Why is this annual meeting a highlight for many of my colleagues here at the Library?
Because it zeros in on the critical data storage challenge cultural heritage organizations face with managing digital collections. The meeting is unique in that it brings together the data storage community and the digital preservation community to focus on the challenge. Libraries, archives and museums depend on storage systems to archive and preserve cultural digital content. While our interests in storage media are driven by our organizations mission, commercial vendors have strong financial incentives with respect to investing in technology for new storage media. The two don’t always intersect.
This year’s meeting featured panels and presentations from various storage vendors discussing data storage applications, cloud and tiered storage, standards development (or lack thereof), scalability of systems, and durability and longevity of “tape vs. disk.” Vendors were asked to specifically address these points:
- How would you store data 5 petabytes, 20 PB and 50 PB in a given year between now and 2018, based on where technology is going?

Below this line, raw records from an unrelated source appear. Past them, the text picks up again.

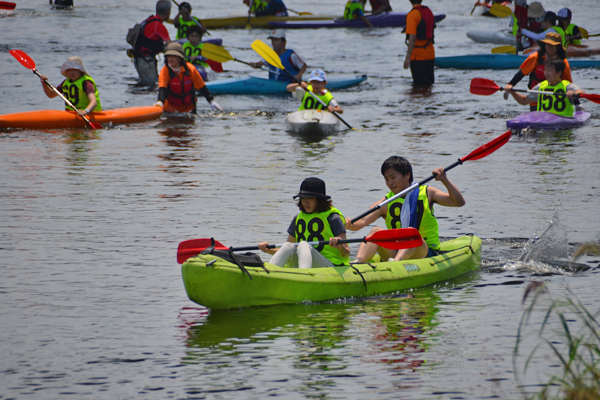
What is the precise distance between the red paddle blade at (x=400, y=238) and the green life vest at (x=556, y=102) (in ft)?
21.8

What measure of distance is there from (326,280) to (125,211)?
3.31 meters

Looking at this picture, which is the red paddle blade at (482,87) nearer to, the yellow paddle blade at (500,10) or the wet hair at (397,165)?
the wet hair at (397,165)

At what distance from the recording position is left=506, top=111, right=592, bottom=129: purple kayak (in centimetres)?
1218

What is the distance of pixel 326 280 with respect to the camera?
18.4 feet

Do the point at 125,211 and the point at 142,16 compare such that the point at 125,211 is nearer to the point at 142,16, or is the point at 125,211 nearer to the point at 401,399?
the point at 401,399

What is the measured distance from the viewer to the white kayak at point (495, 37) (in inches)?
915

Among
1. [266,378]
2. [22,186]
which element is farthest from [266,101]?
[266,378]

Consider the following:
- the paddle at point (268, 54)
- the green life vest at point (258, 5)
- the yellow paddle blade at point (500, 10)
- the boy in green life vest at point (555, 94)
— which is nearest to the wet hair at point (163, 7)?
the paddle at point (268, 54)

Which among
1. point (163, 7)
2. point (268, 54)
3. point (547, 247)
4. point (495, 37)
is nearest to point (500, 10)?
point (495, 37)

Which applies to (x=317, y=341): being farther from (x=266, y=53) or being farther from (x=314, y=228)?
(x=266, y=53)

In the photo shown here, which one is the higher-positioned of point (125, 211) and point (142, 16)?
point (142, 16)

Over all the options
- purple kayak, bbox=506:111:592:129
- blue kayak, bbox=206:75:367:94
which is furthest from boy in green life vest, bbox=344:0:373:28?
purple kayak, bbox=506:111:592:129

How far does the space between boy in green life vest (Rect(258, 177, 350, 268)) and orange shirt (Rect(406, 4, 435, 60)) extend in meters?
10.6

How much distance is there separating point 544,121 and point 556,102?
12.7 inches
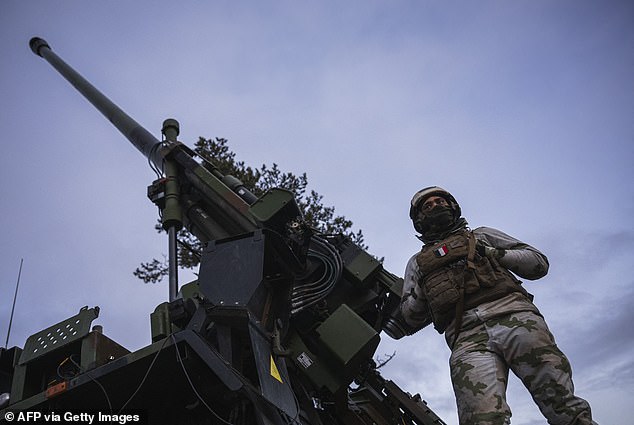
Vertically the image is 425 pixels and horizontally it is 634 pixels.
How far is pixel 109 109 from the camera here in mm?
9078

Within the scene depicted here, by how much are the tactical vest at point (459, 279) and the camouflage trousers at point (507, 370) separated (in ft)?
0.51

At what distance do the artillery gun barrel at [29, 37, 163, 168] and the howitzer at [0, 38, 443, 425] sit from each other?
6.04 ft

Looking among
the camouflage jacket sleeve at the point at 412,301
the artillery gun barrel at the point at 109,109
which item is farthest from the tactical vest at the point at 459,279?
the artillery gun barrel at the point at 109,109

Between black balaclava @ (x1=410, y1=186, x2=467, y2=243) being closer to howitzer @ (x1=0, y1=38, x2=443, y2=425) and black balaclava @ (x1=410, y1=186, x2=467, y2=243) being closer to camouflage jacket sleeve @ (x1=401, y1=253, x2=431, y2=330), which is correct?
camouflage jacket sleeve @ (x1=401, y1=253, x2=431, y2=330)

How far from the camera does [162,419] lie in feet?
13.8

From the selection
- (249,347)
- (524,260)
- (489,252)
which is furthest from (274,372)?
(524,260)

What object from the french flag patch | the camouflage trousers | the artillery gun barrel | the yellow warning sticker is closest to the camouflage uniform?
the camouflage trousers

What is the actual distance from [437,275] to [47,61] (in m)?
9.98

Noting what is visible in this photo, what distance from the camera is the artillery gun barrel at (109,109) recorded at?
7879 millimetres

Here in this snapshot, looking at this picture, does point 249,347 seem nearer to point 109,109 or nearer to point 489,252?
point 489,252

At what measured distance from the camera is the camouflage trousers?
2.95 metres

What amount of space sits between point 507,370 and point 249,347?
5.86 feet

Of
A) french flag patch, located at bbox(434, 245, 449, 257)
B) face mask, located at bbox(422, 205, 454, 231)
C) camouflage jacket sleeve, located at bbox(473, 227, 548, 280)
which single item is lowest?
camouflage jacket sleeve, located at bbox(473, 227, 548, 280)

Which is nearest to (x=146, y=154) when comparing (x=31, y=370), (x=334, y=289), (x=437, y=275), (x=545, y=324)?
(x=334, y=289)
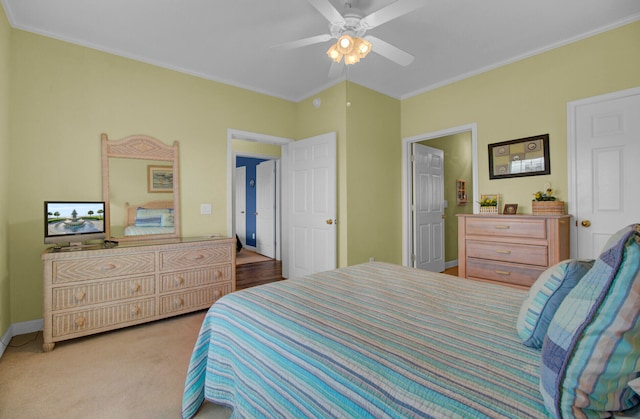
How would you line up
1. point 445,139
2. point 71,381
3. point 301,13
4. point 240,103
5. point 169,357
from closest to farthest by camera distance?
point 71,381
point 169,357
point 301,13
point 240,103
point 445,139

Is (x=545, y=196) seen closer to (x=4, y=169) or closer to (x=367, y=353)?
(x=367, y=353)

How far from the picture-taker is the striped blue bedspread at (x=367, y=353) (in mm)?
751

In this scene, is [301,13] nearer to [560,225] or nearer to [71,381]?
[560,225]

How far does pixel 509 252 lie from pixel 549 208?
0.56 meters

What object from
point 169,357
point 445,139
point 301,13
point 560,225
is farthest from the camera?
point 445,139

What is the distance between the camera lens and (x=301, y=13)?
2.34 m

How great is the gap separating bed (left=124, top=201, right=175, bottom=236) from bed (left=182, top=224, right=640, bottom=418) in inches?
80.3

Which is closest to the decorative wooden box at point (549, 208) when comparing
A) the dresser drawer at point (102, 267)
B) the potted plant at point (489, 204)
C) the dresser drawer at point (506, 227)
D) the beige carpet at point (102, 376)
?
the dresser drawer at point (506, 227)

- What is the future market for tape usage?
- What is the future market for what we now call hierarchical storage management?

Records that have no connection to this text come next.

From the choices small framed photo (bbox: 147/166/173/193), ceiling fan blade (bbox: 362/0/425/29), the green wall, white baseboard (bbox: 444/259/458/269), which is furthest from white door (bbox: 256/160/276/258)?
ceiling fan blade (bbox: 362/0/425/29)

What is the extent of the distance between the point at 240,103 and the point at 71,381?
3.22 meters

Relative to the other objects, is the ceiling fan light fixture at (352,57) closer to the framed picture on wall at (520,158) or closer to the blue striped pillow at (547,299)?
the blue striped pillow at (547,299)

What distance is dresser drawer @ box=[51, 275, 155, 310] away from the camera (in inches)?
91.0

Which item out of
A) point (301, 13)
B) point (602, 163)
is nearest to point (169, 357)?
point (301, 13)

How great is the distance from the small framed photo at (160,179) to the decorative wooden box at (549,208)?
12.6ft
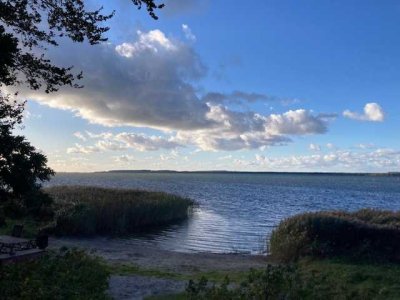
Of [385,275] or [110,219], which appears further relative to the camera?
[110,219]

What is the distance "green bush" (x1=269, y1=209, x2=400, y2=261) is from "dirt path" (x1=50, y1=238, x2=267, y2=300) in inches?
71.7

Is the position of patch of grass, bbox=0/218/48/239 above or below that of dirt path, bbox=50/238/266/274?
above

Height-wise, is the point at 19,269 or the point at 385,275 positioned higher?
the point at 19,269

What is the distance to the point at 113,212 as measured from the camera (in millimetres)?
36406

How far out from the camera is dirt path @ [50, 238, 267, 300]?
1533 cm

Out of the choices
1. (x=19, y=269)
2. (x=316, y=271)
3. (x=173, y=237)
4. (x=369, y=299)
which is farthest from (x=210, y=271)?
(x=173, y=237)

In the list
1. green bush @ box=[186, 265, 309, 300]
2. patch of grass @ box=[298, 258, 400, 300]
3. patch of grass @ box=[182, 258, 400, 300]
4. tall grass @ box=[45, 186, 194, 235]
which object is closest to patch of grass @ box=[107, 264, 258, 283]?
patch of grass @ box=[182, 258, 400, 300]

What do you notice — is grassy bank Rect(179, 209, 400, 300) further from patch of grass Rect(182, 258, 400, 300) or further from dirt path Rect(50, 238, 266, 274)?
dirt path Rect(50, 238, 266, 274)

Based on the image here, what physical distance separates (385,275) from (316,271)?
2.60 meters

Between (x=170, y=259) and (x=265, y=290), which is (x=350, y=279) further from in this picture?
(x=170, y=259)

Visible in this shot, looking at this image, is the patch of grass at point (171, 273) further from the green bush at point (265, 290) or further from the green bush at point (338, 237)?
the green bush at point (265, 290)

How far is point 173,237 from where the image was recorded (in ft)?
117

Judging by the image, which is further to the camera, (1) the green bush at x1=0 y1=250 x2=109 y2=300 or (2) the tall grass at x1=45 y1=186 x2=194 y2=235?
(2) the tall grass at x1=45 y1=186 x2=194 y2=235

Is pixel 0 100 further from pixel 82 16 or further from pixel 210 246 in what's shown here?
pixel 210 246
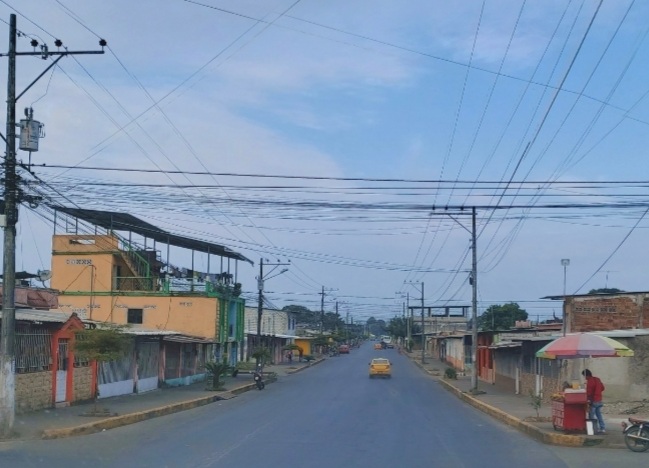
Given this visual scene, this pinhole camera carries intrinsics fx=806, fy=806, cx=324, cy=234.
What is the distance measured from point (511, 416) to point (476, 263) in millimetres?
15629

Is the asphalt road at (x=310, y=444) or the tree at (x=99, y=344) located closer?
the asphalt road at (x=310, y=444)

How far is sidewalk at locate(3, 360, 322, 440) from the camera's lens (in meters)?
19.4

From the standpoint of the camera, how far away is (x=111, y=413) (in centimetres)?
2409

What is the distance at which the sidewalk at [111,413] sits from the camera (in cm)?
1939

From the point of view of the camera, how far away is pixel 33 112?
19.8m

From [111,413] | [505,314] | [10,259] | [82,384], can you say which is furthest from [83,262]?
[505,314]

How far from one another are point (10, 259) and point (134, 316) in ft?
113

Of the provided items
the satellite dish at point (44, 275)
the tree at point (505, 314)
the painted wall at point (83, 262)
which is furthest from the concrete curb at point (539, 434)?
the tree at point (505, 314)

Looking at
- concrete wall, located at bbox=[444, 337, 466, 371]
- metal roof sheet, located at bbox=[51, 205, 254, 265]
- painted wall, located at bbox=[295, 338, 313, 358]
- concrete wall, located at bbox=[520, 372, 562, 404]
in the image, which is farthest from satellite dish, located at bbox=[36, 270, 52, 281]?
painted wall, located at bbox=[295, 338, 313, 358]

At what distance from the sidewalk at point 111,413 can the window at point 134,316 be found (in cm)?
1397

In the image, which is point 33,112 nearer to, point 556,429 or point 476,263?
point 556,429

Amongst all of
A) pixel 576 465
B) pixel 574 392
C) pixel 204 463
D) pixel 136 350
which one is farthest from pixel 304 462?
pixel 136 350

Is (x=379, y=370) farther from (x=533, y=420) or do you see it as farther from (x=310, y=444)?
(x=310, y=444)

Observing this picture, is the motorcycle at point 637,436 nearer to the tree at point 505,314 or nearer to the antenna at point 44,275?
the antenna at point 44,275
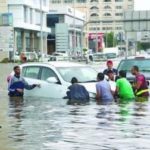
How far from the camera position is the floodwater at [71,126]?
11.6 metres

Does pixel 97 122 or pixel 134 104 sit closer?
pixel 97 122

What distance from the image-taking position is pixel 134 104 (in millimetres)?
19828

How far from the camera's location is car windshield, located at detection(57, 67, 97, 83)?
68.9 feet

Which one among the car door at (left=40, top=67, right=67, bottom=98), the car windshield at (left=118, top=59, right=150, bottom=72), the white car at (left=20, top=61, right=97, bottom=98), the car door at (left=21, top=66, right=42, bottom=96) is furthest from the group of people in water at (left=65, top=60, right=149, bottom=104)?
the car windshield at (left=118, top=59, right=150, bottom=72)

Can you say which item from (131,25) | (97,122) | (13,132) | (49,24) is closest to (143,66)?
(97,122)

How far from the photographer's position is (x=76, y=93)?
19.7 metres

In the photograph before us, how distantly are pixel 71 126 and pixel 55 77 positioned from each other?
6663mm

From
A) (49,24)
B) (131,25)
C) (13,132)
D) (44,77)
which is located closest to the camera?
(13,132)

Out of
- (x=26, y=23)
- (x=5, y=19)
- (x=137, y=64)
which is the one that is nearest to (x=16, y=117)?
(x=137, y=64)

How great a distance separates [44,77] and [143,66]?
566cm

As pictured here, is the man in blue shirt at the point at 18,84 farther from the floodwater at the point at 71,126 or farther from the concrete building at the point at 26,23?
the concrete building at the point at 26,23

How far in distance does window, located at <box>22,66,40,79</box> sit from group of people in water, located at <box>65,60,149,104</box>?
2200 millimetres

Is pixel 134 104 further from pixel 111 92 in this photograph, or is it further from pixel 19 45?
pixel 19 45

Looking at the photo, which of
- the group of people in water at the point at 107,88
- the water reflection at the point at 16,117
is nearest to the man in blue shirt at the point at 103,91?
the group of people in water at the point at 107,88
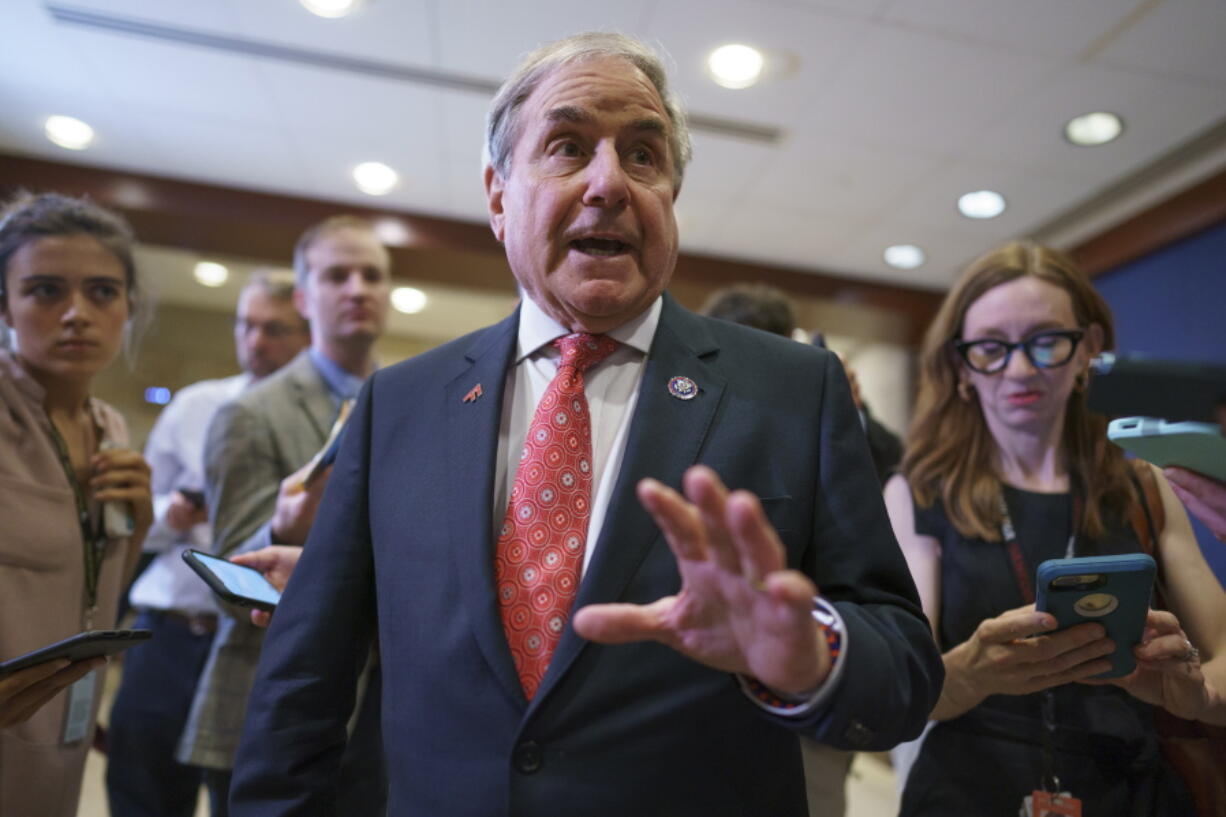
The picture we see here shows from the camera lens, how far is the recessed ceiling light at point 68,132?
14.5ft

The discussions following the presentations were engaging and (at times) pointedly direct. The presentations are available here; discussion notes will be available within the next couple of weeks. For those of you looking for the meat of the technical discussions, check back tomorrow for Leslie Johnstons post.

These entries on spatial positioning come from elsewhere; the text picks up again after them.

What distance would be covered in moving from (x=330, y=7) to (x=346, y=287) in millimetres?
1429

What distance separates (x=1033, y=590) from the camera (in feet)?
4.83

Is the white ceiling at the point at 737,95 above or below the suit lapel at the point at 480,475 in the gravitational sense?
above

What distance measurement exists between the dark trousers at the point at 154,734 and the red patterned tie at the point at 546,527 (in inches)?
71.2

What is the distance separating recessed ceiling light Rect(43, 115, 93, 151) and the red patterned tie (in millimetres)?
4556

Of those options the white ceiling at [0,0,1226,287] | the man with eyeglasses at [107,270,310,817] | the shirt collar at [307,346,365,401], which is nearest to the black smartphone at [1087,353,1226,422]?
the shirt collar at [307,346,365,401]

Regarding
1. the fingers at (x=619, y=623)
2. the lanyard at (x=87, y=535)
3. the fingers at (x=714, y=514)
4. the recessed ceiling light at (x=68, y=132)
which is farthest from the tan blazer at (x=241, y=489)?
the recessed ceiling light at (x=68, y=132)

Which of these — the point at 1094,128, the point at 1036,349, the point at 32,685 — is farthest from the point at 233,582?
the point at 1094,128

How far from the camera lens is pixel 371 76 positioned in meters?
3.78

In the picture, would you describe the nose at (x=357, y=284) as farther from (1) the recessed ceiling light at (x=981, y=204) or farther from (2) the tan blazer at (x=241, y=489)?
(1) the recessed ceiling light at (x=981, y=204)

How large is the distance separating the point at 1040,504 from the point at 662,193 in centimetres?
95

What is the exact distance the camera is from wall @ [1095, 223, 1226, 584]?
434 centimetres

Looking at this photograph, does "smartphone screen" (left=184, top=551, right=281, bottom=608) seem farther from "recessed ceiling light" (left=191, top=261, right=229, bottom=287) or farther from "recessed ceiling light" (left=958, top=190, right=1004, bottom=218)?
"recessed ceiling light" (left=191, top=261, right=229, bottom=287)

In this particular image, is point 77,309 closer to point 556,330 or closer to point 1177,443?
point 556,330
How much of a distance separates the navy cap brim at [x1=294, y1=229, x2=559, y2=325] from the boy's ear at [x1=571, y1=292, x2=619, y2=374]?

For someone who doesnt have a strong technical background, I found the discussions about current and future technologies interesting, albeit highly descriptive and scientific regarding hardware and systems components. Lots of acronyms and phrases were thrown around (REST S3 is the new SCSI and HSM appliance). LTFS (Linear Tape File System) was significantly discussed. I searched for these and other terms on my laptop during the meeting, many, many times.
The discussions around the expectations of the archival community for vendors resonated more with me and my work. Aside from technical requirements for data storage, there are preservation strategies and policy decisions that influence how cultural heritage institutions manage their digital collections. Libraries and archives cant afford to lose any content under their stewardship, but there is also the realistic tension of how much loss is acceptable. So, institutions make decisions about their storage media based on other factors in addition to costs and scalability of systems.
For one, institutions consider how storage systems manage metadata and provenance. Can the system authenticate the data? Are privacy and legal issue policies built into the system? For another, institutions rely on various levels of file accessibility. What level of effort is needed retrieve or correct corrupt files? Does the system allow for migration and seamless access? Can data stewards, and not just IT managers, easily use the system?
These, among others, are the factors digital preservation practitioners consider for their storage and management systems. Convening together helps both communities identify common areas of interest and possible solutions.